The next night, Shannon tried to kill herself. She locked herself in a bathroom and tried to slit her wrists. Clayton broke down the door, and they wrestled with the knife. It cut her hands. They vowed to quit alcohol and illegal drugs, but a few days later they started drinking again.
"Clay had a lot of problems," Shannon said. "We fought all the time, and he would break down and cry about his family, his parents separating."
In 1990, the couple had a daughter named Kayla. Clayton and Shannon were married a year later.
"We thought it would help our relationship," Shannon said, "but nothing changed. The drinking got worse and worse, and so did our fights." Clayton threatened suicide many times. The marriage officially lasted seven months.
After they separated, Clayton moved around Clark County, living with other drug users. He was arrested for several misdemeanor assaults and spent eight months in the Clark County Jail for being a habitual offender.
When he was released in February 1995, Clayton and Shannon reunited. After a few days of bliss, the alcohol returned and so did the fights. During one argument police were called, and Clayton was arrested for domestic violence. Shannon obtained a restraining order.
Last June, a judge signed the divorce order, and Clayton moved back in with his mother, unemployed, broke and without a driver's license.
Clayton complained that his former drug buddies had done "funny stuff" to his clothes, making them reflect at night so police could see him. He said his eyeballs and skin glowed. He constantly said "people" were after him.
Late one night, his sister Sherie, who was visiting her mother's Vancouver home, found Clayton outside smashing flower pots. He told her he was getting rid of all the little people in caps and dark glasses who were popping up out of the flowers.

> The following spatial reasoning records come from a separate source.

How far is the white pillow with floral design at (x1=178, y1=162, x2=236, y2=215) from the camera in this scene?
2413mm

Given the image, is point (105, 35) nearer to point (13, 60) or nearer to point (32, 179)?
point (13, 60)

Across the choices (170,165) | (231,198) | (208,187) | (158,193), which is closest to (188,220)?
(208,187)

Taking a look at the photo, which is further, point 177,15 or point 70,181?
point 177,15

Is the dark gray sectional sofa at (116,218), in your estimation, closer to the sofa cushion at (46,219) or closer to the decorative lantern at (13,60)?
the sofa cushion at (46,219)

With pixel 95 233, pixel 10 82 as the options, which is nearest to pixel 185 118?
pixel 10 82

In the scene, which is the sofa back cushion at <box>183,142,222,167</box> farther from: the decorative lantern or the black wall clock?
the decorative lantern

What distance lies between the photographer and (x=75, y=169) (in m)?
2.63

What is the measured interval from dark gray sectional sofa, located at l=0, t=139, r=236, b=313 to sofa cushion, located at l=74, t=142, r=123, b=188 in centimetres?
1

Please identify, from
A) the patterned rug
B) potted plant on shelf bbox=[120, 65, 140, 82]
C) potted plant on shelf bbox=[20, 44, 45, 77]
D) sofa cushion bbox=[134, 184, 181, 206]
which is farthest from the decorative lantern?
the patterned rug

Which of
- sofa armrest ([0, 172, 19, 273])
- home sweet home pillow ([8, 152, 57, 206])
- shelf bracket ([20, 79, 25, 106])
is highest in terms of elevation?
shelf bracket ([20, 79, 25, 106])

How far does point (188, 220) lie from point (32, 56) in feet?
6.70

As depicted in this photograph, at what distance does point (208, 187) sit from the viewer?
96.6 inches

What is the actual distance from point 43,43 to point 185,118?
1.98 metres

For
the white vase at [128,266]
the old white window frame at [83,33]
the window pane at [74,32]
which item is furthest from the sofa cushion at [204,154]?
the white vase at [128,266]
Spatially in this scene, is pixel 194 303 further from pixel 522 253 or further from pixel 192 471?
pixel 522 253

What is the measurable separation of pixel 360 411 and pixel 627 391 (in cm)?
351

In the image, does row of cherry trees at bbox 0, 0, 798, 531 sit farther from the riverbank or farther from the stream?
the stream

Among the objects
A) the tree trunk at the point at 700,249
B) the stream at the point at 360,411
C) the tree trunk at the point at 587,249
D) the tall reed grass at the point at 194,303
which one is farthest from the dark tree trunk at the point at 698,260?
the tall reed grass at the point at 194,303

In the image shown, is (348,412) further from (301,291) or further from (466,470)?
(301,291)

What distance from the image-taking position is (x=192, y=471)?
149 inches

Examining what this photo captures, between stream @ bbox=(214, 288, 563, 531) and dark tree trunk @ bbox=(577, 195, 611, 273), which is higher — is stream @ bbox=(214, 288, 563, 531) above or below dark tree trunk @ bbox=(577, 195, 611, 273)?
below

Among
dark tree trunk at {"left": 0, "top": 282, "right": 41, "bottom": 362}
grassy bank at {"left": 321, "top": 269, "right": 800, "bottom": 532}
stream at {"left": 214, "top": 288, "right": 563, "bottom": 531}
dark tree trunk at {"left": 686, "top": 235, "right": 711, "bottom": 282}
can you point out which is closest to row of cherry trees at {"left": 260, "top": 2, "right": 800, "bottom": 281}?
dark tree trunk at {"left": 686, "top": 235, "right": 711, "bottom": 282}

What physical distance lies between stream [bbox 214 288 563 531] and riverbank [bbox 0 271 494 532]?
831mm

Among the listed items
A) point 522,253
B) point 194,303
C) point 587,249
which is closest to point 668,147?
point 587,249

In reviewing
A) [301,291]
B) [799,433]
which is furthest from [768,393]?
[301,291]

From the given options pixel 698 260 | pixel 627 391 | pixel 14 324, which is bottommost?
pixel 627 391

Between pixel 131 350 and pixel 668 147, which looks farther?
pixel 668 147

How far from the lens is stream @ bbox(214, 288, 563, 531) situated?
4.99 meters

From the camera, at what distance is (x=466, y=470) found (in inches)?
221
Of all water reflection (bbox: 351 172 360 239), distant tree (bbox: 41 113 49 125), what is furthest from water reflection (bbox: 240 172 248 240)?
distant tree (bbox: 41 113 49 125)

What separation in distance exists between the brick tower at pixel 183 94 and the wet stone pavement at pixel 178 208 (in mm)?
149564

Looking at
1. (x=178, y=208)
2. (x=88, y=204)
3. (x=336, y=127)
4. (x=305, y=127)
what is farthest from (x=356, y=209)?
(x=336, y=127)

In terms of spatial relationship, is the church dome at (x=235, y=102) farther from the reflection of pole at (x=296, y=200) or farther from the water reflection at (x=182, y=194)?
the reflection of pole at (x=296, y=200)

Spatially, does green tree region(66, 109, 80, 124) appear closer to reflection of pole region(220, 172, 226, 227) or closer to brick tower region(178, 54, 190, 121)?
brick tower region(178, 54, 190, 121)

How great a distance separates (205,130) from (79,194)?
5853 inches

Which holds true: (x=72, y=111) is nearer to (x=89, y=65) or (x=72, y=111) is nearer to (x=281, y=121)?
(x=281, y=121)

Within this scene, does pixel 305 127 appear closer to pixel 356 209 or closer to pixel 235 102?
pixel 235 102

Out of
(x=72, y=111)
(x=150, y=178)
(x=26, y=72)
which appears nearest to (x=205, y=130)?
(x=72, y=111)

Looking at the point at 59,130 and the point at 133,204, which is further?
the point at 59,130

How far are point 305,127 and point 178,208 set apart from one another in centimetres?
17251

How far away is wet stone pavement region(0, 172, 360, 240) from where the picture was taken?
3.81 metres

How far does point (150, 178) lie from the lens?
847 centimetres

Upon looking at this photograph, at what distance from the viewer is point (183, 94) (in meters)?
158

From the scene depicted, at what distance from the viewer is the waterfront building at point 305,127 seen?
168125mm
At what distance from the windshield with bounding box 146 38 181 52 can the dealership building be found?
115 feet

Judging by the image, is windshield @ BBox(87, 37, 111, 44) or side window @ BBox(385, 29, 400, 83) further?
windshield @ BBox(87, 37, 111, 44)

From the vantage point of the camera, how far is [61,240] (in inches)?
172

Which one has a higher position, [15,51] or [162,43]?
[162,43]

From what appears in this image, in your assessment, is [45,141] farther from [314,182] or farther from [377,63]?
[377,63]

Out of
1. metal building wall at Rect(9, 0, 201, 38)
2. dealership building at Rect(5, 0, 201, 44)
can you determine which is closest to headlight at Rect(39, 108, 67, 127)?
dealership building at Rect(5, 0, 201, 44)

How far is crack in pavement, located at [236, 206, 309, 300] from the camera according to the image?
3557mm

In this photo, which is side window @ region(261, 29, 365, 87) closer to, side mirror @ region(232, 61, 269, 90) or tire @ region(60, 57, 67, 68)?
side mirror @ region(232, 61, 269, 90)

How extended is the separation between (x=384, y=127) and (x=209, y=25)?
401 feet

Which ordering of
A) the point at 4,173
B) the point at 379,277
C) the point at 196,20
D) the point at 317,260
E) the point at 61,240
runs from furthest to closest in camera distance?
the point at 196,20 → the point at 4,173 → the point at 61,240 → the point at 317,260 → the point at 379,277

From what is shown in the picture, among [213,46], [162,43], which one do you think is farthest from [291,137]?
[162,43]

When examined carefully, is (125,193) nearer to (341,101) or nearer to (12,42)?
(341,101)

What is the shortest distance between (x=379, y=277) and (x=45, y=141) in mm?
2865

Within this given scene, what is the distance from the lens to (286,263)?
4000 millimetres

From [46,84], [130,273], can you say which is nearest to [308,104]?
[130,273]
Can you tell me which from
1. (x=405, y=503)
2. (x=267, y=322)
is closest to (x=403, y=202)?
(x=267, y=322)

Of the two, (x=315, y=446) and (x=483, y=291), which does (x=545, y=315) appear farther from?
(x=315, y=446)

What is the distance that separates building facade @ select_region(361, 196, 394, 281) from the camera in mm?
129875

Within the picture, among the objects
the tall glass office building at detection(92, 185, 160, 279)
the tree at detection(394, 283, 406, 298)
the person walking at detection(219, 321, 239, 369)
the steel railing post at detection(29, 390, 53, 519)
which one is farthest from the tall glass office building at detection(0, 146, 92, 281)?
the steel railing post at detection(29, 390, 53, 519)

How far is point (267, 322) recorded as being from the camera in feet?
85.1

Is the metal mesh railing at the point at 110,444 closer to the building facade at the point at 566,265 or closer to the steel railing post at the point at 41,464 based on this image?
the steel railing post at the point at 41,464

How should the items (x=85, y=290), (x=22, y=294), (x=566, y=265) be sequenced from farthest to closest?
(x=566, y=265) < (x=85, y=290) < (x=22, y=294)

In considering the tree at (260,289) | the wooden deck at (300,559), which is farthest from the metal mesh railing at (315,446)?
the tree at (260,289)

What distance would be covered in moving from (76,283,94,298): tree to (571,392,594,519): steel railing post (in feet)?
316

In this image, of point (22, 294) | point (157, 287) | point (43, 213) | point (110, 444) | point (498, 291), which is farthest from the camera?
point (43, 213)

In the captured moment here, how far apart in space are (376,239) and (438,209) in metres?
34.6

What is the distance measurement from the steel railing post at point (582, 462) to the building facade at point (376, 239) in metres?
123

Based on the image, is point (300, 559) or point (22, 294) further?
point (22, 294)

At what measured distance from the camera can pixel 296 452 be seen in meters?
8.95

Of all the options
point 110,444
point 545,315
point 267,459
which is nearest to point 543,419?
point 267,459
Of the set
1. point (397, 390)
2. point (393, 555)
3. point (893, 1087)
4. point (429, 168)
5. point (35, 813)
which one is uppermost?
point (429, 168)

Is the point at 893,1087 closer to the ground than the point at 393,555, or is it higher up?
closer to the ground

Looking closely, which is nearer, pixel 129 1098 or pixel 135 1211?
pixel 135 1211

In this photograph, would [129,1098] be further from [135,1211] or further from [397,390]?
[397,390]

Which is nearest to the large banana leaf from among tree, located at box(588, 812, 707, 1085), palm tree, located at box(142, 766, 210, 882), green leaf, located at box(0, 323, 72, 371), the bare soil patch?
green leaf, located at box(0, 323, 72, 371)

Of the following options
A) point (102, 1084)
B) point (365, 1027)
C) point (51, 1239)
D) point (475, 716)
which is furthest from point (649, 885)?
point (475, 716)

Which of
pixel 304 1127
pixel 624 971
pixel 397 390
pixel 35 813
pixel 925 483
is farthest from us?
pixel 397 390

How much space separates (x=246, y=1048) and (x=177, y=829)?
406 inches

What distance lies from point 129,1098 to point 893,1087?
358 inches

"He thought someone had sabotaged his life and took away all his real friends," Lollie said. "I think he was just very, very lonely in the end."
Recently, he looked in a mirror and told his mother he didn't see himself anymore. It would prove prophetic.
On Dec. 26, Jeff and Lollie left to visit relatives in Oregon. When they returned, they found Clayton's body slumped on the basement floor next to the gun cabinet.
He had found some hidden ammunition, loaded one of Jeff's shotguns, put it in his mouth and pulled the trigger.
The gun was still connected to a wire cable that secured it to the cabinet.
Clayton didn't leave a note, just 12 empty beer cans.